Abordagem multidisciplinar
Coppi ressalta que os mecanismos de comprometimento cardíaco em relação à doença permanecem desconhecidos e pouco estudados tanto clínica como morfologicamente.
Os principais achados na literatura identificam a disfunção autonômica em 44% dos pacientes portadores da DH, ou seja, um prejuízo nas atividades involuntárias do sistema nervoso periférico, envolvendo tanto o sistema simpático (excitatório) como o parassimpático (inibitório).
Segundo o pesquisador, nos pacientes com DH detecta-se um desequilíbrio na inervação cardíaca. Essa relação, aponta, estaria associada ao fato de que a destruição primária dos neurônios do núcleo estriado afeta – direta ou indiretamente – os centros autonômicos onde se origina a inervação cardíaca.
"Contudo, não se destaca uma ação direta da DH em destruir primariamente os neurônios de dentro do coração sem qualquer dependência das lesões do sistema nervoso central", disse. Neurônios não estão presentes apenas no cérebro, mas também no coração e em outros órgãos, como, por exemplo, bexiga urinária, estômago e intestinos (neurônios entéricos), entre outros.
De acordo com a Associação Brasil Huntington, atualmente cerca de 30 mil pessoas têm DH nos Estados Unidos e outras 150 mil estão em risco, mas não há dados sobre a incidência da doença no Brasil.

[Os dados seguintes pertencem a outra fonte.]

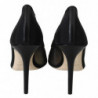 Scarpe décolleté Amika 85 Diamond in rete nera - EU36/US6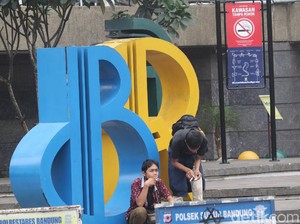 Denda Rp 500 Ribu Merokok di Braga Baru Berlaku Tahun Depan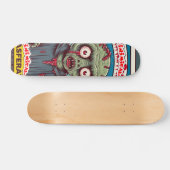 ニミカルノスフェラトゥ スケートボード (横)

O próximo passo, segundo Coppi, será utilizar animais geneticamente modificados, ou seja, que já têm o gene da doença. "Vamos analisar o que acontecerá com o coração e com o encéfalo do animal e avaliar se haverá similaridade com o que esperamos encontrar com o modelo químico", disse.
O professor destaca o caráter inovador do projeto, que pretende contribuir para a explicação dos mecanismos pelos quais a DH ocasiona as cardiomiopatias.
"Os poucos trabalhos publicados na literatura médica que tentam explicar os efeitos da DH no coração realçam a importância de pesquisas experimentais que possam elucidar esses mecanismos por meio de uma abordagem multidisciplinar", disse, ao destacar a participação de outros colaboradores no estudo, entre os quais docentes da FMVZ-USP, Unifesp e da EEFE-USP.